On Sunday, I made an amazing discovery (I’m not sure how I’ve missed it so long)–poetry comics exist.

I know how this sounds–Batman quoting sonnets while fighting evil in Gotham city–but I promise you, the comics of Bianca Stone are deeply moving words and pictures working together. And no super heroes make an appearance. (not yet, anyway)

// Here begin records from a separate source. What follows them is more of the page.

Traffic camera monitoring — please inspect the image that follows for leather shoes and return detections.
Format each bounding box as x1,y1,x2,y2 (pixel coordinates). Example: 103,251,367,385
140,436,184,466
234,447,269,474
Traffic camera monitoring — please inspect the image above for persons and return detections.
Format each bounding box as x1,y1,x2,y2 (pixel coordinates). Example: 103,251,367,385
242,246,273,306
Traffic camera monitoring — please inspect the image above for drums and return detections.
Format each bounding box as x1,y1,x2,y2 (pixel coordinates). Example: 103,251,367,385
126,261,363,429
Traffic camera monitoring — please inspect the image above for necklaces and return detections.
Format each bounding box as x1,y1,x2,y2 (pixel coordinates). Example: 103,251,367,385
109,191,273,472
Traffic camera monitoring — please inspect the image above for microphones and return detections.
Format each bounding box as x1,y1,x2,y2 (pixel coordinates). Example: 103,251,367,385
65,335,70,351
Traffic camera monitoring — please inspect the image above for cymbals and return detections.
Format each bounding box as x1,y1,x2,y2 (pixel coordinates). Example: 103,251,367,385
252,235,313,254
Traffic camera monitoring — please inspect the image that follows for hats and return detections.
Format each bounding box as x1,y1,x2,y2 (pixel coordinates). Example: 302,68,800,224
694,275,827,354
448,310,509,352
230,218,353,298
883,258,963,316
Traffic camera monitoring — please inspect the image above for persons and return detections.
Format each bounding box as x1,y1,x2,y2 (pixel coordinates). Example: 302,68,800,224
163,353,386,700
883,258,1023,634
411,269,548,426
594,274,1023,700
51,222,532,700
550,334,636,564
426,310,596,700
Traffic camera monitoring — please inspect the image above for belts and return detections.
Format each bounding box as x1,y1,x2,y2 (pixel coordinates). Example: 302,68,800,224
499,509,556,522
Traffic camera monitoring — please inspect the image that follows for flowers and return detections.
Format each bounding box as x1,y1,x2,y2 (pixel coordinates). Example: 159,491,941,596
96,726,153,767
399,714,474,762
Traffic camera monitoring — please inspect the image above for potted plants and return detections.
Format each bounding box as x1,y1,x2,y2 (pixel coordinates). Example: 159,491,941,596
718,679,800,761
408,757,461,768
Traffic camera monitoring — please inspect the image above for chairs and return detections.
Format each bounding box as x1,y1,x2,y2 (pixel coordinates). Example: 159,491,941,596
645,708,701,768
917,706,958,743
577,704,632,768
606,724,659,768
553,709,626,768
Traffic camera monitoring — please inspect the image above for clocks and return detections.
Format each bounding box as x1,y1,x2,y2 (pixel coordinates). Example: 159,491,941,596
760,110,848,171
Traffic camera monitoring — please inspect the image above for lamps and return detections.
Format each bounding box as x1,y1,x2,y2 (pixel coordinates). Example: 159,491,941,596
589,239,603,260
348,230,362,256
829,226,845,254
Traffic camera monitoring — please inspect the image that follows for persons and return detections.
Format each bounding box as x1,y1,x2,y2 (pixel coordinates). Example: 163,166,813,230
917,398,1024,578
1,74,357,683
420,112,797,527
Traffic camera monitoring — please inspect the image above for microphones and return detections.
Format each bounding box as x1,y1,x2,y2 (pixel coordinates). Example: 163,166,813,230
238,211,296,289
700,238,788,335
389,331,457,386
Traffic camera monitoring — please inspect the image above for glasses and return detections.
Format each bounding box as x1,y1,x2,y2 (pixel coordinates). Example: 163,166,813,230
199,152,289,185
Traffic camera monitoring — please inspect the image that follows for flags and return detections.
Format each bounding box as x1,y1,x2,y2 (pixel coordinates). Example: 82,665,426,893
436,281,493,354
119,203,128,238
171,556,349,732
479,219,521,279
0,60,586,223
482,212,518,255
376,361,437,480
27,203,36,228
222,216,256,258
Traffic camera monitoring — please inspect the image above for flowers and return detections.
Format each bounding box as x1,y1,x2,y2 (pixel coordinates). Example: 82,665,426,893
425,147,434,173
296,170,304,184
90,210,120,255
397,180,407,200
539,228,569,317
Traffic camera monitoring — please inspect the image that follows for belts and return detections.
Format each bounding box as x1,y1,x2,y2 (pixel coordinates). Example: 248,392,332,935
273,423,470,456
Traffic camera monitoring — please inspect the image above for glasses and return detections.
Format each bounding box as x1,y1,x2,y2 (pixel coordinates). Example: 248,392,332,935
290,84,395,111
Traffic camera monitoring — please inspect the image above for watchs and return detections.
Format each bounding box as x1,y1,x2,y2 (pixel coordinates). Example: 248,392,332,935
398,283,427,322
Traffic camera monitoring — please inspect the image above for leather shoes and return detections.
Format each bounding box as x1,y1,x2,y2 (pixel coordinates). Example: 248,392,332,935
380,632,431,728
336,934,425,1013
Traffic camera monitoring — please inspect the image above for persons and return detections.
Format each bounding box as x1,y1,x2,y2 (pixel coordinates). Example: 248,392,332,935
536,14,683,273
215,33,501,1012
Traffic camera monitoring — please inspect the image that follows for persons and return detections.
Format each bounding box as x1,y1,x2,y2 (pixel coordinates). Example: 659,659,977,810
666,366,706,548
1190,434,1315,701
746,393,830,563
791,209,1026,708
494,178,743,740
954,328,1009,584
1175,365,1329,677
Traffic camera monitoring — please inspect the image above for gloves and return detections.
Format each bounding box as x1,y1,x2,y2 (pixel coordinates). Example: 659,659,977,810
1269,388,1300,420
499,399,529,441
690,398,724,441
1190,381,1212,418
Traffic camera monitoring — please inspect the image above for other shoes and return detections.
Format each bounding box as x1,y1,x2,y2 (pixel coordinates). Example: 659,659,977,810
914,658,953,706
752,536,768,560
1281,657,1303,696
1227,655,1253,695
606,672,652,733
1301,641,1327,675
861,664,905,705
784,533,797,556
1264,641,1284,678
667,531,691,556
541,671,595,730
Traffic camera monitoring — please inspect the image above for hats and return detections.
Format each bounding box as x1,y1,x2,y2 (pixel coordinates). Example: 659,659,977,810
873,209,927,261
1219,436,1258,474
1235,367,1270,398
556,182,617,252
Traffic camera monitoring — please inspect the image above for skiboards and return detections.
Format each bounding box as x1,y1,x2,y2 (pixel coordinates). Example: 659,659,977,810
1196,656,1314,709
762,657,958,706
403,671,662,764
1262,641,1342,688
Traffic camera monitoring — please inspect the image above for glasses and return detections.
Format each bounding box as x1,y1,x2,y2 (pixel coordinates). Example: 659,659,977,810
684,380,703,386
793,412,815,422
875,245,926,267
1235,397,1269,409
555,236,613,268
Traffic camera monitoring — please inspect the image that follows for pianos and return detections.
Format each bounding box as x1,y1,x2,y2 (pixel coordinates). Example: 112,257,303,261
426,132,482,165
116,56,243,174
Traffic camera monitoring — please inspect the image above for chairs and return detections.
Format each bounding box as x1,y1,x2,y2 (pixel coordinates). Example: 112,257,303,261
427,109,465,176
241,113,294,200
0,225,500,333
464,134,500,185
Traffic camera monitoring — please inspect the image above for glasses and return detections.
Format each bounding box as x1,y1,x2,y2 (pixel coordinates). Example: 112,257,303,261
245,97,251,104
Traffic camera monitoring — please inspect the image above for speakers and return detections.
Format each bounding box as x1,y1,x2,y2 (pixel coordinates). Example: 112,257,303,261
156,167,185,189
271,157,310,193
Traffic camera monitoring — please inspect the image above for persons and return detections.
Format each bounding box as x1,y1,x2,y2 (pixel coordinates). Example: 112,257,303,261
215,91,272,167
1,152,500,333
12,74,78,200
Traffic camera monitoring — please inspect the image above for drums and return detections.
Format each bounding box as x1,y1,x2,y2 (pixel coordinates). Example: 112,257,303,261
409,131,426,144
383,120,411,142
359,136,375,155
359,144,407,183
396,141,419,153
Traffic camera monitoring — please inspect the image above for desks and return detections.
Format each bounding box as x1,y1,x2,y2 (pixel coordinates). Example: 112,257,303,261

Bianca Stone’s blog is packed with images in various stages of completeness, including an inside look at the drawings behind Anne Carson and Bianca Stone’s book, Antigonick–a retelling of Sophocles’ Antigone. (Anne Carson translated, Bianca Stone illustrated). Antigonick is beautiful–Bianca’s drawings are printed on semi-transparent paper, bound intermittenly. The verse is arranged like a free-form poem and spreads across the page. The book follows the story of Antigone pretty closely, though it does vere off course every once and awhile (I doubt Kreon discussed Hegel in the original), but the modernization of the text only adds to the depth of the story.

 

In other news:

Today, we got a box. Inside the box are small bound books in all sizes. Each of the small books tells the story of one of the inhabitants in a Chicago townhouse (one book is the story of a bumble-bee who lives in the hive on the building).

 

 

 

 

I had been anxiously awaiting Chris Ware’s new graphic novel, Building Stories, but I had no idea it was going to be like this. This is not the comic book hero graphic novel you bought every week when you were a kid. This the grown-up version. The characters (all women, except for the bee) seem to be trapped mid-existential crisis.

The sheer size of this book/box (it’s about the size of your Monopoly box) is enough to scare even the most adventurous reader, but really, its just a collection of short stories. Plus, its all pictures!